The Routledge Handbook of Political Communication in Ibero-America addresses the relationship between communication, politics, and digital technologies in Latin American and the Iberian Peninsula, a geographical space linked by social, cultural, and linguistic aspects. In recent years, digital media have been central in the dialogue established by political parties, institutions, the media, and citizens. In this hybrid space emerged certain phenomena that are of interest, particularly in the Ibero-American landscape, including disinformation and fake news, protests on social media, the organization of social movements, the relationship between the press and the state, political participation, populism, the role played by emotions and memes, the impact of AI and platformization on politics, and topics of debate in the public sphere.
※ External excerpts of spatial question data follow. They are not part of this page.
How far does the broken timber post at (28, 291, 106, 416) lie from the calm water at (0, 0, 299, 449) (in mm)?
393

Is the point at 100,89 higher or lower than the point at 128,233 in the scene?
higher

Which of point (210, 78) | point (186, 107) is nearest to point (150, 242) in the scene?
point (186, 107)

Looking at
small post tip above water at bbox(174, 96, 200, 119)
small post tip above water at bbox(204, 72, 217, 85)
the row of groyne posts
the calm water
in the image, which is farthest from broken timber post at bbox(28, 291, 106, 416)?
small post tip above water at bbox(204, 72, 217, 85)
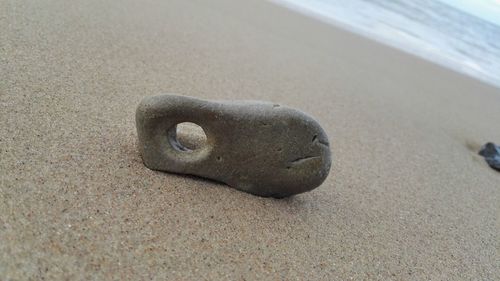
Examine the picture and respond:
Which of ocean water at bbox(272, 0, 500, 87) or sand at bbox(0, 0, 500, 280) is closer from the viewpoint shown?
sand at bbox(0, 0, 500, 280)

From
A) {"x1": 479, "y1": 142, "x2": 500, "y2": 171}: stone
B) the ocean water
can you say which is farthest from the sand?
the ocean water

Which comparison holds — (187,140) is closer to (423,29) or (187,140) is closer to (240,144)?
(240,144)

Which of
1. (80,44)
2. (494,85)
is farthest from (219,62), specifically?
(494,85)

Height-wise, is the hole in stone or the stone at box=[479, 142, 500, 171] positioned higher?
the hole in stone

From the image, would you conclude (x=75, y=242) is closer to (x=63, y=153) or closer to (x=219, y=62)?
(x=63, y=153)

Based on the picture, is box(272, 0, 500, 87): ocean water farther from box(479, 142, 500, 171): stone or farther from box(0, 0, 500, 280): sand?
box(479, 142, 500, 171): stone

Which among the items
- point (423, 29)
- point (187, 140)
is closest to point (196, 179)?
point (187, 140)
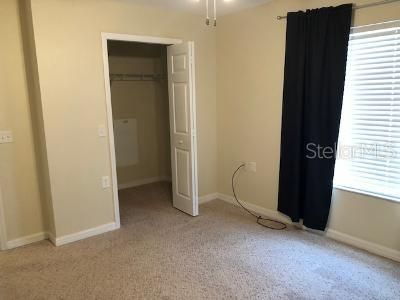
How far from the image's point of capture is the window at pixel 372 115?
2807 mm

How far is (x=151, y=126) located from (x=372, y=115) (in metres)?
3.60

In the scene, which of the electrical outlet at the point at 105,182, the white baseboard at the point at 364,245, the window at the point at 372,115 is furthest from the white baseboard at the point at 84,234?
the window at the point at 372,115

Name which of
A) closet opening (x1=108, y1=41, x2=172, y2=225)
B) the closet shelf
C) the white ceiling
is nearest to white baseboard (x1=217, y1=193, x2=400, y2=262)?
closet opening (x1=108, y1=41, x2=172, y2=225)

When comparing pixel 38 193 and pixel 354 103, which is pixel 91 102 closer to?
pixel 38 193

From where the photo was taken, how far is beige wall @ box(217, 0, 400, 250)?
9.98ft

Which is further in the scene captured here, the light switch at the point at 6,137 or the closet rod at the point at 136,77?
the closet rod at the point at 136,77

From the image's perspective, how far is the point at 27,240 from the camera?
3396 mm

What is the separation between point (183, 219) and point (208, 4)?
8.33 ft

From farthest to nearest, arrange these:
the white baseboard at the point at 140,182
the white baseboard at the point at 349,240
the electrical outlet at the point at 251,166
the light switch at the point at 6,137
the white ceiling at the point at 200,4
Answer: the white baseboard at the point at 140,182, the electrical outlet at the point at 251,166, the white ceiling at the point at 200,4, the light switch at the point at 6,137, the white baseboard at the point at 349,240

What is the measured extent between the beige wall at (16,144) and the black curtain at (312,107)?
269 centimetres

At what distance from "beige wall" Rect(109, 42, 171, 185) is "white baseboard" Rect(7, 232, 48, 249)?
75.8 inches

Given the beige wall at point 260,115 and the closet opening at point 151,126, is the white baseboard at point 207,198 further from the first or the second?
the closet opening at point 151,126

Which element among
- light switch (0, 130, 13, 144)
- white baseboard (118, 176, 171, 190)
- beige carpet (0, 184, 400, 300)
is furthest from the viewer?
white baseboard (118, 176, 171, 190)

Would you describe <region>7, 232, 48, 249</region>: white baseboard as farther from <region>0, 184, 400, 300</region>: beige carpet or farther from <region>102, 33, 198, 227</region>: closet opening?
<region>102, 33, 198, 227</region>: closet opening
This Handbook is structured into nine parts, beginning with a historical contextualization and then exploring central aspects of the discipline. It then goes on to study trends at the regional level, increasing knowledge about how political communication and digital technologies are changing multiple aspects of Ibero-American societies, where political communication plays a fundamental role – especially in electoral processes, with its consequent effects on democracy. This Handbook will be of interest to academics, students, and professionals in the fields of political science, communication, journalism, advertising, marketing, and sociology, as well as public opinion consulting. It will be of particular interest to undergraduate and postgraduate students from Latin America, Portugal, and Spain.